My analysis of the contracts that give legal effect to the virus access and benefit-sharing provisions of the PIP Framework was published in The Milbank Quarterly earlier this year. It shows that during an influenza pandemic, the PIP Framework is likely to secure access to necessary virus samples, but highly unlikely to secure the promised benefits for countries in need. That is, in practice the PIP Framework only upholds one side of the access and benefit-sharing bargain!

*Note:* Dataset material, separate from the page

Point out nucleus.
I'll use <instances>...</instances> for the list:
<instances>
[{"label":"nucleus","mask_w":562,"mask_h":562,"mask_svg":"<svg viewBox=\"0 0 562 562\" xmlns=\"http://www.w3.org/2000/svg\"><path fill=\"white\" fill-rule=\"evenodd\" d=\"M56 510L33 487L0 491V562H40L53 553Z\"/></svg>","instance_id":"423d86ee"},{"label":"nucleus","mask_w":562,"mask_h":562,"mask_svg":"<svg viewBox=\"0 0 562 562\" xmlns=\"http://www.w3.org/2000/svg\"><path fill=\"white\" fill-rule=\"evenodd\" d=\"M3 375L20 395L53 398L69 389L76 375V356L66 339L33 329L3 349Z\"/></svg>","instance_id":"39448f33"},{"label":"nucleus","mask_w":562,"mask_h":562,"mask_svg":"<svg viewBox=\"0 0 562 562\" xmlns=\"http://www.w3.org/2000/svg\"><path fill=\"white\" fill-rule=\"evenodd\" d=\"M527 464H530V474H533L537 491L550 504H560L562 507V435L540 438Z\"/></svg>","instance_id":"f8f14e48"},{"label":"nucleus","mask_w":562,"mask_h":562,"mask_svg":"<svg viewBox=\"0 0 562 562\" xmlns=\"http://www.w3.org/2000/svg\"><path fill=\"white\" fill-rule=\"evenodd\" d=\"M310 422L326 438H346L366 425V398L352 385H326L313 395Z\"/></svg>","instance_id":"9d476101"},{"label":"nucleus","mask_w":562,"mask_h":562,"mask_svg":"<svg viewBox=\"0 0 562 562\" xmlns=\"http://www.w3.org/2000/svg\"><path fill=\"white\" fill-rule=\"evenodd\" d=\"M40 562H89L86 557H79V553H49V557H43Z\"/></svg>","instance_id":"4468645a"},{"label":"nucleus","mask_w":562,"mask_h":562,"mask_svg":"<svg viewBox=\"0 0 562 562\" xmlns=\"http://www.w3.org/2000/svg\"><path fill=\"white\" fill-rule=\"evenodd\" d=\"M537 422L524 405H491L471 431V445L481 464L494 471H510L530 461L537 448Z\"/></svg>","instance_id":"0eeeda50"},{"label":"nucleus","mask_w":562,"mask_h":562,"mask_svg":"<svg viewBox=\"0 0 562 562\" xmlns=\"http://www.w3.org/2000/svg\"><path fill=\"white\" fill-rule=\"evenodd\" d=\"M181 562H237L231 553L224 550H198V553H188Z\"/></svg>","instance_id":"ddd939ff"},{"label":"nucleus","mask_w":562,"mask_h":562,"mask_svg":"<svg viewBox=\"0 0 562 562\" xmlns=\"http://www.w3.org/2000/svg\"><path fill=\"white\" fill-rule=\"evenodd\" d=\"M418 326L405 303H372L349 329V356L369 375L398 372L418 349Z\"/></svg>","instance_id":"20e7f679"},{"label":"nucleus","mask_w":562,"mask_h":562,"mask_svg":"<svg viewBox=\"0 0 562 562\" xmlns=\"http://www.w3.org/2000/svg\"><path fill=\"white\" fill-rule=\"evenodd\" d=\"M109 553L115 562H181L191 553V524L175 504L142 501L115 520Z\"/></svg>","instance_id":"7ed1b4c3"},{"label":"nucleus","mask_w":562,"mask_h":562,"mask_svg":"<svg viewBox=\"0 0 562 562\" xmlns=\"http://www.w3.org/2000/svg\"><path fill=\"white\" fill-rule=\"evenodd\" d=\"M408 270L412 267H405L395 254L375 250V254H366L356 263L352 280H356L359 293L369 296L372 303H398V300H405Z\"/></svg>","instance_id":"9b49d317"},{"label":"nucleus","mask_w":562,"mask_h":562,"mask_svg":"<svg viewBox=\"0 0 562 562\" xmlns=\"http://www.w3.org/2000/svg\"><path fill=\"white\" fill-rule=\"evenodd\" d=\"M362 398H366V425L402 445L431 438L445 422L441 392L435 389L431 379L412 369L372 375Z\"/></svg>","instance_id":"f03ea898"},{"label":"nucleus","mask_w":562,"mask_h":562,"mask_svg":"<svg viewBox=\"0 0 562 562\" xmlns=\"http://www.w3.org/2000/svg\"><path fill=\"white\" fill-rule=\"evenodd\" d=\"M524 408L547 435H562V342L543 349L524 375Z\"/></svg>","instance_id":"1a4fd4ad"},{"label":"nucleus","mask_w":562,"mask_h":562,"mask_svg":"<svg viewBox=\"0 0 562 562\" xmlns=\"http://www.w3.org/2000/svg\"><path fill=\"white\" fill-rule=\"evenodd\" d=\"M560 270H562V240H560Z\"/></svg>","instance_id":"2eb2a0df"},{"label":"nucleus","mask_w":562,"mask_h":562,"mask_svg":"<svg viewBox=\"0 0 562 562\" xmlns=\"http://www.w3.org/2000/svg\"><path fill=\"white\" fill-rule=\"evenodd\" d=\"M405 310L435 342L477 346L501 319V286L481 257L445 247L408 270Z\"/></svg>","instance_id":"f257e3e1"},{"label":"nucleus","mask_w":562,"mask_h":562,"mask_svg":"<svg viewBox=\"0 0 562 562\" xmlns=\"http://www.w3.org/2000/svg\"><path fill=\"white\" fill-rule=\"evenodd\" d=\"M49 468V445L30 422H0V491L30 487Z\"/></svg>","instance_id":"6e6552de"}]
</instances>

The concern is that if countries feel that the PIP Framework is unable to secure promised benefits like vaccines and antivirals, then they may feel they are better able to protect their populations from an influenza pandemic by conducting the access and benefit-sharing transaction outside of the remit of the multilateral PIP Framework. This means that countries may opt to cut out the middleman — the WHO — to transfer influenza samples directly to third parties (like vaccine manufacturers) that are willing to pay for them. This would undermine the entire global surveillance system that has been vital to monitoring and responding to the threat posed by influenza!
The bigger problem may well be that the WHO and some of its member states are starting to consider applying this flawed access and benefit-sharing mechanism to the sharing of other human pathogens. The WHO has repeatedly stated that the PIP Framework has been a resounding success, but closer inspection reveals that it will likely fall apart under the pressure of an influenza pandemic: the very event it was supposed to help the world prepare for! More research is necessary to examine the possible avenues for a working system of access and benefit-sharing that can deliver for future pandemics. This is a focus of ongoing research through the CSIRO Future Science Fellowship in Synthetic Biology collaboration at Griffith University and the CSIRO.